----- Text under study -----

= Kim Sa-i =

Korean poet

Kim Sa-i (born 1971) is a South Korean poet. Departing from the pre-existing poetry about labor whose emphasis is on its purpose, she writes poems that fully represent the life experiences of the working people. Especially, her interest lies in the structural alienation of women workers engendered by patriarchy. Being a former laborer herself, she continues to participate in activism to support the working people.

== Life ==
Kim was born in Haenam, South Jeolla Province, South Korea in 1971. She left her hometown and worked at the Guro Industrial Complex in Seoul. By joining the Literary Society of Workers in Guro, she first learned about poetry. Her career as a poet began after she published her poem "Seoreun yeoseotsal kkot (서른여섯 살 꽃, 36-Year-Old Flower)" in the summer edition of the literary journal Poetry Review. Her first poetry collection Banseonghada geumandun nal (반성하다 그만둔 날, The Day I Stopped Self-Reflection), published in 2008, was nominated for the Book of the Year Award for the Best Literary Work, held by the newsweekly Sisain.

She has actively engaged in the Korean society, contributing columns on current events to newspapers, taking part in themed anthologies, and visiting labor movement sites in support. In 2007, she joined the group of artists Realist 100, which pursues anti-capitalistic activities. Later, she worked at the Korean Contingent Workers Center in 2012. Her second poetry collection Naneun amugeotdo an hago itdago handa (나는 아무것도 안 하고 있다고 한다, They Say I'm Doing Nothing) came out in 2018.

----- The data -----

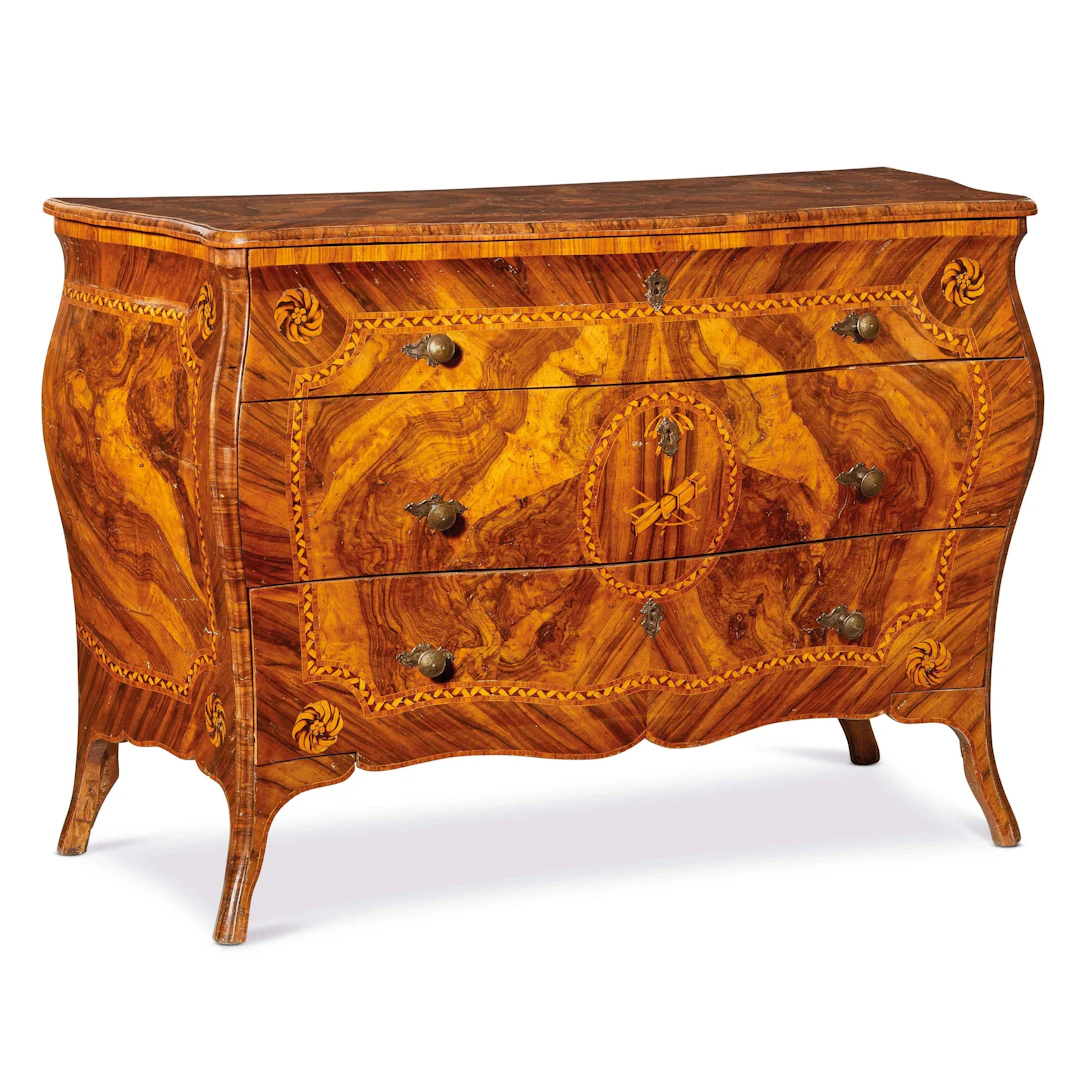 A PAIR OF LOMBARD COMMODES, SECOND HALF 18TH CENTURY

-----

Instructions:
1. Reproduce the passage of the Kim Sa-i article from "She has actively" up to and including "out in 2018.".
2. According to the Kim Sa-i article, which newsweekly held the award for which her first poetry collection was nominated?

Responses in order:
1.
She has actively engaged in the Korean society, contributing columns on current events to newspapers, taking part in themed anthologies, and visiting labor movement sites in support. In 2007, she joined the group of artists Realist 100, which pursues anti-capitalistic activities. Later, she worked at the Korean Contingent Workers Center in 2012. Her second poetry collection Naneun amugeotdo an hago itdago handa (나는 아무것도 안 하고 있다고 한다, They Say I'm Doing Nothing) came out in 2018.

2. Sisain.